> **Work to complete**
Copy out the comment thread on mindfulness below in full, reproducing every word, line, and mark of punctuation without change.

> **Selected extract**

— BEGIN —

Just kidding, just kidding... :) lol

shannonkringen December 7th, 2009
haaaaaaaaaaaaaaaaa

dizziedumb December 7th, 2009
If we simply feel what we feel -- without judging or elaborating -- the feelings and sensations come, stay for a moment, and then leave on their own. This is a natural process when we don't interfere by engaging our conceptual mind. In this process we can directly observe this "who" that is interrupted.

this to me is the most basic of dharmas- and also a very slippery one. mindfulness, with also the wisdom to release attachment, is one of those things that just keeps coming up in life. i have gotten to be able to recognize myself in the midst of a dramatic episode, letting the ego run away with me- and i'll think "ah, here i am again!" but that doesn't necessarily mean that i'm ready to abandon the grip i have on the issue at hand. sometimes yes, sometimes no. since these issues pop up in our most intimate relations, we tend to take them that much more seriously or perhaps they catch us off guard. and then we start to think, "why do i feel this way?" or "maybe i shouldn't have reacted like that?" which is just perpetuating the drama, instead of simply witnessing it and moving on. as a yogini friend of mine often says, "observe what is and then let go of everything that isn't neccessary."

thanks for sharing!

vyus December 7th, 2009
one of the things i found out at burning man is that alcohol (surprise) inhibits my ability to observe myself, and creates momentum to push me into the mental/emotional tides rather than ride the crests/falls.

duh.

heh.

i'm very surprised how capable i am of watching myself in tough situations. but part of that is because i have, to a large degree, detached from expectations of people.

you are *responsible* for these rugrats. that's so not the same as relationships between adults. so much of traditional zen is "letting things be."

but you can't easily "let things be" with a child that you are teaching and are responsible for. there must be a finer granulation of teaching and creating expectation (since that seems to be necessary for gross-level interaction) and zen practice. i am convinced that there is some usefulness in differing discipline techniques at different stages of development. seems to me that kids who have attempted to be "reasoned with" at too early an age are the most insolent. maybe they grow out of that, or another factor is at play...

— END —

Spatial reasoning dataset excerpts

— BEGIN —

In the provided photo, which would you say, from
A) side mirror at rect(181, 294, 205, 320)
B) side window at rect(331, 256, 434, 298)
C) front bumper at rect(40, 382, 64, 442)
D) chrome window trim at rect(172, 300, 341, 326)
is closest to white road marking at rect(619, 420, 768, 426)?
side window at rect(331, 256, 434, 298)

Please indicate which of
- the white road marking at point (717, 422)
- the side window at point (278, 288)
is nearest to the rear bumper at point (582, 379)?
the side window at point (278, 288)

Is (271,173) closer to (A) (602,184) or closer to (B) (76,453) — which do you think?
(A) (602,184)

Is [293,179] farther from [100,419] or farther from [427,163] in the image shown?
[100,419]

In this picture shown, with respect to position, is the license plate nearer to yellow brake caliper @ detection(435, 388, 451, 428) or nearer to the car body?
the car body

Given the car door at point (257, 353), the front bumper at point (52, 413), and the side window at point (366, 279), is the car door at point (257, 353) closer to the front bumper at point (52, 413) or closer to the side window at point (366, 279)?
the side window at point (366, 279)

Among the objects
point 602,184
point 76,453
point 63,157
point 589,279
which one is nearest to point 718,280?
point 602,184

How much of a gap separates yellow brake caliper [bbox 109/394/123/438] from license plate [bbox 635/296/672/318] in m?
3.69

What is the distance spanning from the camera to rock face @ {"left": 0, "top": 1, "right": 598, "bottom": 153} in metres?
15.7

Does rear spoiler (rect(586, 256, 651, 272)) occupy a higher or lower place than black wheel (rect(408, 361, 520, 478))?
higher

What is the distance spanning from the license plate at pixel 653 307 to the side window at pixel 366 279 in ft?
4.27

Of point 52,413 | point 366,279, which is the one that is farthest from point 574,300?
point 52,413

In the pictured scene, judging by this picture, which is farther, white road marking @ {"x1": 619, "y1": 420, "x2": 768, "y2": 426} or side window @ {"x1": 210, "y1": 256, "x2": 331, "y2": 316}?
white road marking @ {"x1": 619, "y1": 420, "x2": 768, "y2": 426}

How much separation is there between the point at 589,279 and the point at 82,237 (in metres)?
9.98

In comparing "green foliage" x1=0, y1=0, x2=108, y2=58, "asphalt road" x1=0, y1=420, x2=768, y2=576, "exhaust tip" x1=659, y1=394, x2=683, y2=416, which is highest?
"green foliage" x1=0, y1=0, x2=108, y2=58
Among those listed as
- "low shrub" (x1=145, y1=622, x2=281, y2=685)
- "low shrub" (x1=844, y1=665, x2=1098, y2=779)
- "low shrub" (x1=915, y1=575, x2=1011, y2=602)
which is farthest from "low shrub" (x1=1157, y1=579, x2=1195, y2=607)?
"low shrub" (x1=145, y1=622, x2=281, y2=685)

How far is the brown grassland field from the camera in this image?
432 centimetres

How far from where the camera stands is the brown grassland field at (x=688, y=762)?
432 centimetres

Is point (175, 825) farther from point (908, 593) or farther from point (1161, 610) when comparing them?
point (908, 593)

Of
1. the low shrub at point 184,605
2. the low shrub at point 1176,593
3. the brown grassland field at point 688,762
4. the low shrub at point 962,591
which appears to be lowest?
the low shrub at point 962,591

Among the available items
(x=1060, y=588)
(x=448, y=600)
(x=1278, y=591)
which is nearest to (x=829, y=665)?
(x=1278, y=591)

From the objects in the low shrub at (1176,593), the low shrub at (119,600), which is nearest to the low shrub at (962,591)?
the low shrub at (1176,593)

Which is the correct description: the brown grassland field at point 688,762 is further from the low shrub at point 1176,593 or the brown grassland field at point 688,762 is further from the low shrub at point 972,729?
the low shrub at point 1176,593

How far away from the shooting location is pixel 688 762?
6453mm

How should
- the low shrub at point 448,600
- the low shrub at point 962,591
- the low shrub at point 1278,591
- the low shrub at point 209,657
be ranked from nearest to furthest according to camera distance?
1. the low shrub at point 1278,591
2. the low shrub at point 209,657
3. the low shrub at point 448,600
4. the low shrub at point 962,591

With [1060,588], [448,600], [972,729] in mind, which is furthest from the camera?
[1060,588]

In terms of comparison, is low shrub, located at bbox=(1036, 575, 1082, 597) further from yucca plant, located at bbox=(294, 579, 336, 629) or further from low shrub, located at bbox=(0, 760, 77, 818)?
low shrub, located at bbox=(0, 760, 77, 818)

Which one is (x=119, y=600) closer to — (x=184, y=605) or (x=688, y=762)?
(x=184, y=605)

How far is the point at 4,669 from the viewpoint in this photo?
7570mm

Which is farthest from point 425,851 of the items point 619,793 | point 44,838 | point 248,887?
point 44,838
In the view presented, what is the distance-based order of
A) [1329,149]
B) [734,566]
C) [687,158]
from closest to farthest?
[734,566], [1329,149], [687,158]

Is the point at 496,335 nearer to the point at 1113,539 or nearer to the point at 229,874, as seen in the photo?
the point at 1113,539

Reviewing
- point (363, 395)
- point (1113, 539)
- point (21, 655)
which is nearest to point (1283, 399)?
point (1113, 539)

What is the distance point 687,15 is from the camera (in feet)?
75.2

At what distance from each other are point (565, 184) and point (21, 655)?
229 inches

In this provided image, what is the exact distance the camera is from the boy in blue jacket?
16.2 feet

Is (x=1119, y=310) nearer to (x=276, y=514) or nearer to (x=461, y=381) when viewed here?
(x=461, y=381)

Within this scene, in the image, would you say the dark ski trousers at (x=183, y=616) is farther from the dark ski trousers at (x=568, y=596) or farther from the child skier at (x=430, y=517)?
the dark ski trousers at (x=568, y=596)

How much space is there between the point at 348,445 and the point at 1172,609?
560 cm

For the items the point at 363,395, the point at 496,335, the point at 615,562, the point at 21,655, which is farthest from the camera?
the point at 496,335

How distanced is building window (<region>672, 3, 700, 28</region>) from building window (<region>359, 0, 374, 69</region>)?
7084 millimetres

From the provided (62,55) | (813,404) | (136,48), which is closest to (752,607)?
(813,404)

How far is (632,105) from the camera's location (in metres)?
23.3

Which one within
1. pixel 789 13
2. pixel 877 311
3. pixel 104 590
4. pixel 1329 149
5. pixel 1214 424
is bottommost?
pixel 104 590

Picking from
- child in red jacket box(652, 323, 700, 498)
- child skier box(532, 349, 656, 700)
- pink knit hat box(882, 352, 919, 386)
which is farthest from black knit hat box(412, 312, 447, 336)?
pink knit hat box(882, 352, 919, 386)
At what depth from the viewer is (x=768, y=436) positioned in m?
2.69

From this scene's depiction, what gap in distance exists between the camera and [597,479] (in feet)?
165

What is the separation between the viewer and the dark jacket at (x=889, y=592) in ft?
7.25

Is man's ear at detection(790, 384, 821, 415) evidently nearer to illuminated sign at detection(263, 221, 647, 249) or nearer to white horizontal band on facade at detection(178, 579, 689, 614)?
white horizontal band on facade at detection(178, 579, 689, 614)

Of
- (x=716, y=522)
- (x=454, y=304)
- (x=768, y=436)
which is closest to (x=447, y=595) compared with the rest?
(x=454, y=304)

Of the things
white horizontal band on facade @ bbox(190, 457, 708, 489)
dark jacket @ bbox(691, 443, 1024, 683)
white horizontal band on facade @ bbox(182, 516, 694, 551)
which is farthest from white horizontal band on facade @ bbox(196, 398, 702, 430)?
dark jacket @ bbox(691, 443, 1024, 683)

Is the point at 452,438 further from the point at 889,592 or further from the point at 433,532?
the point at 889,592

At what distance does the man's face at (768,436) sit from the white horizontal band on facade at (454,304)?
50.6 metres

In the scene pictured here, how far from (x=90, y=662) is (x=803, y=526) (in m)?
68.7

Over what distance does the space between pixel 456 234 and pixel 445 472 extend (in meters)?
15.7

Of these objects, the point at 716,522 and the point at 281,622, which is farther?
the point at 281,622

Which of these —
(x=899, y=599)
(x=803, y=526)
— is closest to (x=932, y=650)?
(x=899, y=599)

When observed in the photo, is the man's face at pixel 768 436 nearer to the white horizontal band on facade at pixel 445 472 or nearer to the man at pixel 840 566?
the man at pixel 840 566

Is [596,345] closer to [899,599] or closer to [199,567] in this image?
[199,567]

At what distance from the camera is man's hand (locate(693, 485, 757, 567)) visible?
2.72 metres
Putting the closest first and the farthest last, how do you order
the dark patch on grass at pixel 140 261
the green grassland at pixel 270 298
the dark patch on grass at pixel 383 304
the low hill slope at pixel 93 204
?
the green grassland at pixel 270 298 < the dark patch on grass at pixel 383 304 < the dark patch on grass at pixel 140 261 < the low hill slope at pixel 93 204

— END —

> **Answer for the task**
Just kidding, just kidding... :) lol

shannonkringen December 7th, 2009
haaaaaaaaaaaaaaaaa

dizziedumb December 7th, 2009
If we simply feel what we feel -- without judging or elaborating -- the feelings and sensations come, stay for a moment, and then leave on their own. This is a natural process when we don't interfere by engaging our conceptual mind. In this process we can directly observe this "who" that is interrupted.

this to me is the most basic of dharmas- and also a very slippery one. mindfulness, with also the wisdom to release attachment, is one of those things that just keeps coming up in life. i have gotten to be able to recognize myself in the midst of a dramatic episode, letting the ego run away with me- and i'll think "ah, here i am again!" but that doesn't necessarily mean that i'm ready to abandon the grip i have on the issue at hand. sometimes yes, sometimes no. since these issues pop up in our most intimate relations, we tend to take them that much more seriously or perhaps they catch us off guard. and then we start to think, "why do i feel this way?" or "maybe i shouldn't have reacted like that?" which is just perpetuating the drama, instead of simply witnessing it and moving on. as a yogini friend of mine often says, "observe what is and then let go of everything that isn't neccessary."

thanks for sharing!

vyus December 7th, 2009
one of the things i found out at burning man is that alcohol (surprise) inhibits my ability to observe myself, and creates momentum to push me into the mental/emotional tides rather than ride the crests/falls.

duh.

heh.

i'm very surprised how capable i am of watching myself in tough situations. but part of that is because i have, to a large degree, detached from expectations of people.

you are *responsible* for these rugrats. that's so not the same as relationships between adults. so much of traditional zen is "letting things be."

but you can't easily "let things be" with a child that you are teaching and are responsible for. there must be a finer granulation of teaching and creating expectation (since that seems to be necessary for gross-level interaction) and zen practice. i am convinced that there is some usefulness in differing discipline techniques at different stages of development. seems to me that kids who have attempted to be "reasoned with" at too early an age are the most insolent. maybe they grow out of that, or another factor is at play...